Requirement
Copy out every line of the records below verbatim, leaving out the pictures.

Record list
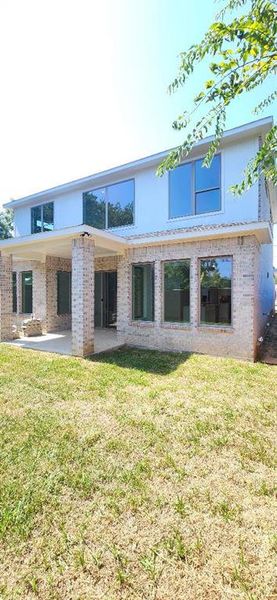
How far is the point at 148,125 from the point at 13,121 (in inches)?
175

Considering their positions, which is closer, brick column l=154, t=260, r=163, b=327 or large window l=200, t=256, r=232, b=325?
large window l=200, t=256, r=232, b=325

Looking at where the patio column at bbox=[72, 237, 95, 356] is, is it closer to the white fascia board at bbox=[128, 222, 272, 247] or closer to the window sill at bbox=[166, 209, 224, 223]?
the white fascia board at bbox=[128, 222, 272, 247]

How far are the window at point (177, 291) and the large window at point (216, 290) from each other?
493 mm

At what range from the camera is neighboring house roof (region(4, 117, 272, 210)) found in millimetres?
7738

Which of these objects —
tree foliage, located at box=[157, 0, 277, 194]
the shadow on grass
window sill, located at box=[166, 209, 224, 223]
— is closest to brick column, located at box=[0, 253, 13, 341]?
the shadow on grass

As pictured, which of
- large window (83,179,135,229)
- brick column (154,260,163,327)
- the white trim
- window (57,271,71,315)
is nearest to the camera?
the white trim

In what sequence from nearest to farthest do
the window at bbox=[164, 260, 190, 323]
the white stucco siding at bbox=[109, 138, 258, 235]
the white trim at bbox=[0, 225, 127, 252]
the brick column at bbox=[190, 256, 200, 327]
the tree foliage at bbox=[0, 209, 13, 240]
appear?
the white trim at bbox=[0, 225, 127, 252]
the white stucco siding at bbox=[109, 138, 258, 235]
the brick column at bbox=[190, 256, 200, 327]
the window at bbox=[164, 260, 190, 323]
the tree foliage at bbox=[0, 209, 13, 240]

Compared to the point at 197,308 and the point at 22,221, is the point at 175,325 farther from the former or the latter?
the point at 22,221

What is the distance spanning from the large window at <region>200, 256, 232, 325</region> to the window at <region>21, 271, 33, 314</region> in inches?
321

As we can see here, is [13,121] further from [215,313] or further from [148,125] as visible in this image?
[215,313]

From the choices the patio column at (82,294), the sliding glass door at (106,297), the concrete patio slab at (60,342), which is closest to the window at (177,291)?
the concrete patio slab at (60,342)

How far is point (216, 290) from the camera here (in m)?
8.26

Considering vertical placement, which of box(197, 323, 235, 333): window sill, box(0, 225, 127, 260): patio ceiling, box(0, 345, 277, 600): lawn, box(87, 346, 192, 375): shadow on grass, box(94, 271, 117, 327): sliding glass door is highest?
box(0, 225, 127, 260): patio ceiling

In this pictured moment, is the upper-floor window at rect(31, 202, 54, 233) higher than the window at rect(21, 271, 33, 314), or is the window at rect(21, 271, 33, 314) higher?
the upper-floor window at rect(31, 202, 54, 233)
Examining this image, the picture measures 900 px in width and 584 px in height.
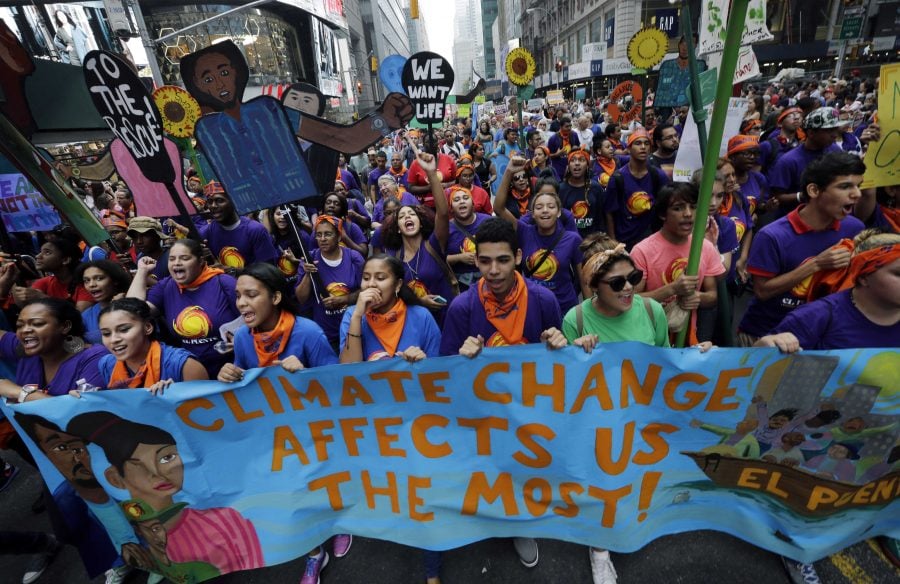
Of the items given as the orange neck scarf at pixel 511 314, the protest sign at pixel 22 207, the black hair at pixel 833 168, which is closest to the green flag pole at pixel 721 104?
the orange neck scarf at pixel 511 314

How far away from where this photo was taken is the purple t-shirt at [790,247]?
2.64 metres

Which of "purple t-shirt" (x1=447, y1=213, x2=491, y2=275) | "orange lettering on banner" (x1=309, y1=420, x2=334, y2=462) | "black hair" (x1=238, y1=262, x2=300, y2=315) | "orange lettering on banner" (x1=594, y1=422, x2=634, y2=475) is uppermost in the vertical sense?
"black hair" (x1=238, y1=262, x2=300, y2=315)

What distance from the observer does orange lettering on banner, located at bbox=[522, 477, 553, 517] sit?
2.26 m

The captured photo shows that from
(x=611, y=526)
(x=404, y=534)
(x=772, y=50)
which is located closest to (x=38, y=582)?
(x=404, y=534)

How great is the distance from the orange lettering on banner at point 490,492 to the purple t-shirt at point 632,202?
11.6ft

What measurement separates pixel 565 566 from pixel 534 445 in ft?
3.00

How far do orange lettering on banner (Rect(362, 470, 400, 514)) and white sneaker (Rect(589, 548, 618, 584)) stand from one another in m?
1.14

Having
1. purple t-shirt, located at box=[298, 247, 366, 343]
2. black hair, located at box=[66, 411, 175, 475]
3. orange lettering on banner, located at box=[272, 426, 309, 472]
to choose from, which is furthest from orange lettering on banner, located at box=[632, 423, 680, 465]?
purple t-shirt, located at box=[298, 247, 366, 343]

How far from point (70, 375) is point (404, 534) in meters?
2.13

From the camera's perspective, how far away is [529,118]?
1487cm

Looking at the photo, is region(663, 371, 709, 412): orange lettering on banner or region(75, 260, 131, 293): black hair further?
region(75, 260, 131, 293): black hair

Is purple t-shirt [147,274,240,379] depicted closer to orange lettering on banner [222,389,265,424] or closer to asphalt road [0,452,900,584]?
orange lettering on banner [222,389,265,424]

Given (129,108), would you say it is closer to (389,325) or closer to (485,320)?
(389,325)

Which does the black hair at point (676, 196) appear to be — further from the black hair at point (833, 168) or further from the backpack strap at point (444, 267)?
the backpack strap at point (444, 267)
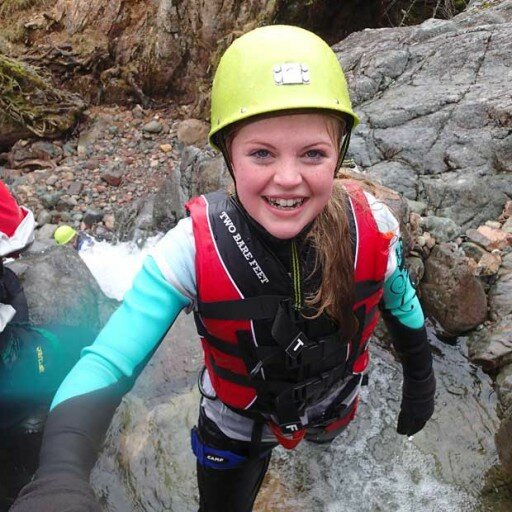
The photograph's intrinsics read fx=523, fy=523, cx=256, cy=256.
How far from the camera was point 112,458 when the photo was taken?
3.49m

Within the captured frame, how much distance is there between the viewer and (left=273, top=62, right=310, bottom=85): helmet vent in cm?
159

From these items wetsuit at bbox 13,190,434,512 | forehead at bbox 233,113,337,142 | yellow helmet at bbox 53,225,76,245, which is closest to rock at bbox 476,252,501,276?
wetsuit at bbox 13,190,434,512

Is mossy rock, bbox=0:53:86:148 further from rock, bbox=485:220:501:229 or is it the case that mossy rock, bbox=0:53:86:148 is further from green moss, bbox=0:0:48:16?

Output
How far is the point at 148,125 from the point at 13,121 (in inches)?
175

Considering their positions, which is closer, brick column l=154, t=260, r=163, b=327 or large window l=200, t=256, r=232, b=325?
large window l=200, t=256, r=232, b=325

Looking at where the patio column at bbox=[72, 237, 95, 356] is, is it closer to the white fascia board at bbox=[128, 222, 272, 247] or closer to the window sill at bbox=[166, 209, 224, 223]?
the white fascia board at bbox=[128, 222, 272, 247]

How far are the window at point (177, 291) and the large window at point (216, 290) from each other?
493 mm

At what range from the camera is neighboring house roof (region(4, 117, 272, 210)) found in millimetres?
7738

Which of these objects —
tree foliage, located at box=[157, 0, 277, 194]
the shadow on grass
window sill, located at box=[166, 209, 224, 223]
— is closest to brick column, located at box=[0, 253, 13, 341]?
the shadow on grass

As pictured, which of
- large window (83,179,135,229)
- brick column (154,260,163,327)
- the white trim
- window (57,271,71,315)
is nearest to the camera?
the white trim

In what sequence from nearest to farthest do
the window at bbox=[164, 260, 190, 323]
the white stucco siding at bbox=[109, 138, 258, 235]
the white trim at bbox=[0, 225, 127, 252]
the brick column at bbox=[190, 256, 200, 327]
the tree foliage at bbox=[0, 209, 13, 240]
appear?
the white trim at bbox=[0, 225, 127, 252]
the white stucco siding at bbox=[109, 138, 258, 235]
the brick column at bbox=[190, 256, 200, 327]
the window at bbox=[164, 260, 190, 323]
the tree foliage at bbox=[0, 209, 13, 240]

Compared to the point at 197,308 and the point at 22,221, is the point at 175,325 farther from the former or the latter?
the point at 22,221

What is the distance spanning from the large window at <region>200, 256, 232, 325</region> to the window at <region>21, 271, 33, 314</region> in inches?
321

As we can see here, is [13,121] further from [215,313] or further from [148,125] as visible in this image?
[215,313]

From the choices the patio column at (82,294), the sliding glass door at (106,297), the concrete patio slab at (60,342), which is closest to the window at (177,291)?
the concrete patio slab at (60,342)

How far is point (216, 290) from the camera here (in m)?
8.26

Considering vertical placement, which of box(197, 323, 235, 333): window sill, box(0, 225, 127, 260): patio ceiling, box(0, 345, 277, 600): lawn, box(87, 346, 192, 375): shadow on grass, box(94, 271, 117, 327): sliding glass door is highest?
box(0, 225, 127, 260): patio ceiling

In this pictured moment, is the upper-floor window at rect(31, 202, 54, 233) higher than the window at rect(21, 271, 33, 314), or is the window at rect(21, 271, 33, 314) higher?
the upper-floor window at rect(31, 202, 54, 233)
Examining this image, the picture measures 900 px in width and 584 px in height.
Of the items given as the orange neck scarf at pixel 511 314, the protest sign at pixel 22 207, the black hair at pixel 833 168, which is closest to the green flag pole at pixel 721 104?
the orange neck scarf at pixel 511 314

How far away from where this photo was taken is the purple t-shirt at [790,247]?
2.64 metres

Which of "purple t-shirt" (x1=447, y1=213, x2=491, y2=275) | "orange lettering on banner" (x1=309, y1=420, x2=334, y2=462) | "black hair" (x1=238, y1=262, x2=300, y2=315) | "orange lettering on banner" (x1=594, y1=422, x2=634, y2=475) is uppermost in the vertical sense?
"black hair" (x1=238, y1=262, x2=300, y2=315)

What distance from the observer does orange lettering on banner, located at bbox=[522, 477, 553, 517] sit?
2.26 m

The captured photo shows that from
(x=611, y=526)
(x=404, y=534)
(x=772, y=50)
which is located closest to (x=38, y=582)?
(x=404, y=534)

How great is the distance from the orange lettering on banner at point 490,492 to the purple t-shirt at point 632,202?
11.6ft

What measurement separates pixel 565 566 from pixel 534 445 in ft?
3.00

How far do orange lettering on banner (Rect(362, 470, 400, 514)) and white sneaker (Rect(589, 548, 618, 584)) stand from one another in m?
1.14

Having
1. purple t-shirt, located at box=[298, 247, 366, 343]
2. black hair, located at box=[66, 411, 175, 475]
3. orange lettering on banner, located at box=[272, 426, 309, 472]
to choose from, which is furthest from orange lettering on banner, located at box=[632, 423, 680, 465]?
purple t-shirt, located at box=[298, 247, 366, 343]

How far from point (70, 375) is point (404, 534) in meters?
2.13

From the camera's perspective, how far away is [529,118]?
1487cm

Looking at the photo, is region(663, 371, 709, 412): orange lettering on banner or region(75, 260, 131, 293): black hair further?
region(75, 260, 131, 293): black hair

Is purple t-shirt [147,274,240,379] depicted closer to orange lettering on banner [222,389,265,424] or closer to asphalt road [0,452,900,584]?
orange lettering on banner [222,389,265,424]

Given (129,108), would you say it is closer to (389,325) or closer to (485,320)?
(389,325)

Which does the black hair at point (676, 196) appear to be — further from the black hair at point (833, 168) or further from the backpack strap at point (444, 267)?
the backpack strap at point (444, 267)
The photograph's intrinsics read fx=523, fy=523, cx=256, cy=256.
How far from the camera was point 112,458 when the photo was taken?
3.49m

Within the captured frame, how much distance is there between the viewer and (left=273, top=62, right=310, bottom=85): helmet vent in cm?
159

From these items wetsuit at bbox 13,190,434,512 | forehead at bbox 233,113,337,142 | yellow helmet at bbox 53,225,76,245, which is closest to rock at bbox 476,252,501,276?
wetsuit at bbox 13,190,434,512

Is mossy rock, bbox=0:53:86:148 further from rock, bbox=485:220:501:229 or is it the case that mossy rock, bbox=0:53:86:148 is further from green moss, bbox=0:0:48:16?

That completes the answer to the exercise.